Splunk veut devenir le tableau de bord de tous les métiers

Lors de sa conférence annuelle, l’éditeur a multiplié les annonces pour faire de sa solution la plateforme de visualisation universelle. Ses atouts sont une fonction de prédiction et des connecteurs vers les services applicatifs externes.

Pour Splunk, la plateforme qui affiche les logs des machines sous la forme de tableaux de bord, il ne s’agit plus de valoriser l’image des informaticiens auprès des directions générales, mais à présent d’adresser directement les métiers. Tenant salon à Orlando début octobre, l’éditeur a multiplié les annonces avec l’ambition de fournir à toutes les catégories de professionnels les moyens d’investigation nécessaires pour améliorer leurs activités.

« Nous voulons élargir le champ des possibles, pour rendre Splunk utilisable partout et par tout le monde, pour aider nos clients à mieux visualiser tous les aspects de leurs activités.

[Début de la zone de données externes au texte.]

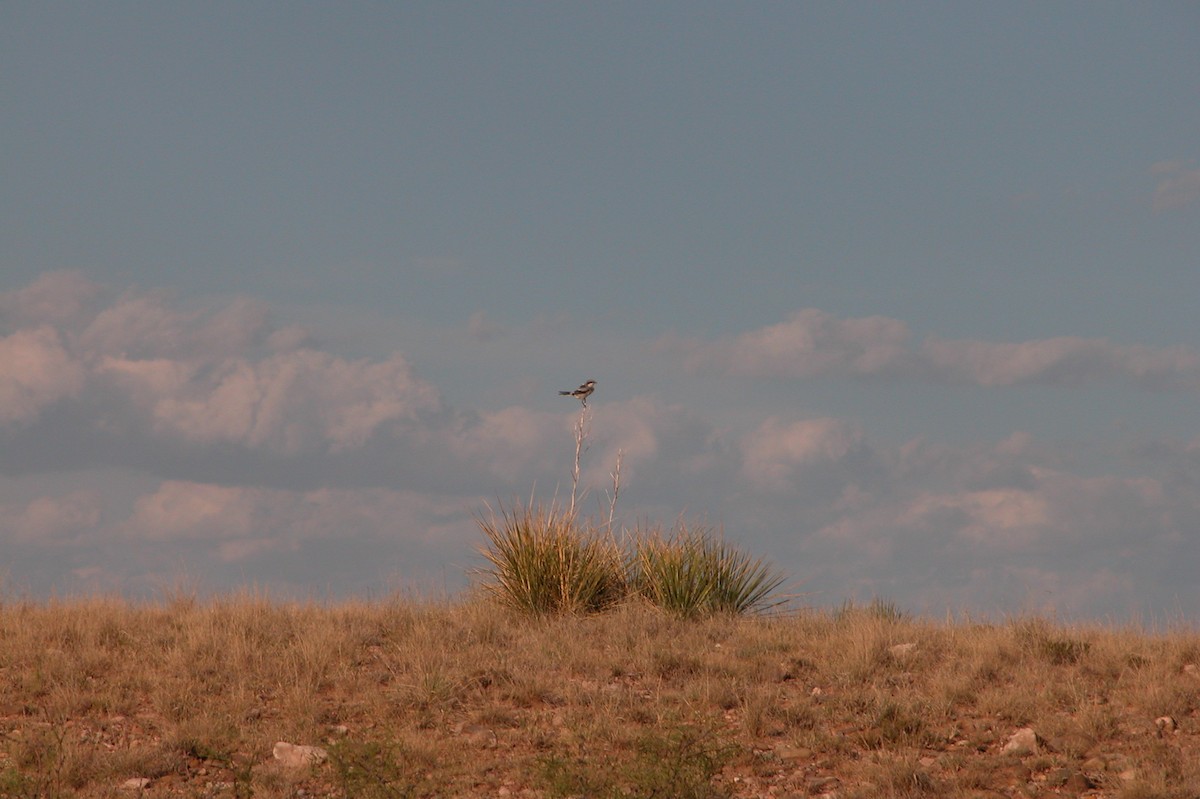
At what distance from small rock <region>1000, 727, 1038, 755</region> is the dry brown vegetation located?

Nous proposons de le faire sur toutes les données, qu'elles soient en mouvement ou au repos, et quelle que soit leur source », a ainsi déclaré Tim Tully, le CTO de Splunk, lors de l’ouverture du salon .conf18.

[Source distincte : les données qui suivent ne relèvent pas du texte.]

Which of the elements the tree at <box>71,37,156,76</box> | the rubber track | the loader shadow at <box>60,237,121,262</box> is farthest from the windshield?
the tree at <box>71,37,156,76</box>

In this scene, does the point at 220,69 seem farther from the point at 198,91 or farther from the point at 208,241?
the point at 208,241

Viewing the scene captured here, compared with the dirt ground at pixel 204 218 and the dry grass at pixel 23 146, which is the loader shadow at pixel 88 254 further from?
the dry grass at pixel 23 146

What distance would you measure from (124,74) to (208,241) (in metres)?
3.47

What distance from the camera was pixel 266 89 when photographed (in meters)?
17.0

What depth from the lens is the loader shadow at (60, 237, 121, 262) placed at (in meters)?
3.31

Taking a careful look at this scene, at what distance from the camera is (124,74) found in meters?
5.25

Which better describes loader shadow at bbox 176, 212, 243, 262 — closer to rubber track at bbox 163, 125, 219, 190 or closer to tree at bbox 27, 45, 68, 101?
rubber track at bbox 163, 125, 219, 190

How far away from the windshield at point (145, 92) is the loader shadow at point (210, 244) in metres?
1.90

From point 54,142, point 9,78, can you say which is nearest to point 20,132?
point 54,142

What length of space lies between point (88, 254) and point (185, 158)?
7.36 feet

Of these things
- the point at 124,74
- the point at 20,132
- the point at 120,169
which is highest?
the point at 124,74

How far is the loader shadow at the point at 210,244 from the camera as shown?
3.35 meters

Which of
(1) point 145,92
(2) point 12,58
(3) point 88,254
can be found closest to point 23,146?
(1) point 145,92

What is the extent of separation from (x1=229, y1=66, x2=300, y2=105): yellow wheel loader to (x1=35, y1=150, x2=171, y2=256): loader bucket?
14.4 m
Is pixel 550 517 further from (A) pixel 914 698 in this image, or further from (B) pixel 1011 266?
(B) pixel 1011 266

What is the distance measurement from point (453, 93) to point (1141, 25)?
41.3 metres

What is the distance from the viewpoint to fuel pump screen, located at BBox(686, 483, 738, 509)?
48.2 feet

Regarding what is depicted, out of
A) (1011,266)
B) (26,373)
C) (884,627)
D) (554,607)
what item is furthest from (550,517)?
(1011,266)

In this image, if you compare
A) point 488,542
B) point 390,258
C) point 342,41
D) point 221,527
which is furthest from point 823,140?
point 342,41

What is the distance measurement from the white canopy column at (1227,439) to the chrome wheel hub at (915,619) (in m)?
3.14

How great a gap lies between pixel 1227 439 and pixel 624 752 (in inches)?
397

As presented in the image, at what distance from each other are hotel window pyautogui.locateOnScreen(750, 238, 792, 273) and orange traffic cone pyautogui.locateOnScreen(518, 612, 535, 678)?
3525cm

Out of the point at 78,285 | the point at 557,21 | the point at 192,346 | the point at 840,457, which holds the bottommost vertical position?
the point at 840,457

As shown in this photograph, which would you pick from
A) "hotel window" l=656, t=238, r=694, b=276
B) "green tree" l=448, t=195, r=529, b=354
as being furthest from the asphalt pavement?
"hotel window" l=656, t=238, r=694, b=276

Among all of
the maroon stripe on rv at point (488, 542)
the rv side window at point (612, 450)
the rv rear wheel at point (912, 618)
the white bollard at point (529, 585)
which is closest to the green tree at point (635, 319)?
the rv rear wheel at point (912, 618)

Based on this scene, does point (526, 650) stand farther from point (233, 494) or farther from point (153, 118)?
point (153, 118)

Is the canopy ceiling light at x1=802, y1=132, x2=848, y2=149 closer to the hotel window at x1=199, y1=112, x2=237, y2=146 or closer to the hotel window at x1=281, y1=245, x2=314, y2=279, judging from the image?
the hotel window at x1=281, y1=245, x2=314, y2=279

Pêle-mêle, l’éditeur lance ainsi une version 7.2 du socle Splunk Enterprise dotée de fonctions pour intégrer n’importe quelle information métier (Guided Data Onboarding) et transformer les logs des serveurs de bases de données en métriques compréhensibles par les commerciaux (Logs to Metrics).

Le moteur de Machine Learning MLTK, qui faisait ses premiers pas l’année dernière, prédit à présent aussi bien les problèmes sur la chaîne d’approvisionnement que des incidents sur les serveurs. MLTK incite même Splunk à lancer Splunk for Industrial IoT, un nouveau logiciel « premium » grâce auquel les industriels vont surveiller le bon fonctionnement de leurs chaines de production et savoir en avance quand intervenir sur un équipement, afin d’éviter d’arrêter la production quand il tombera en panne.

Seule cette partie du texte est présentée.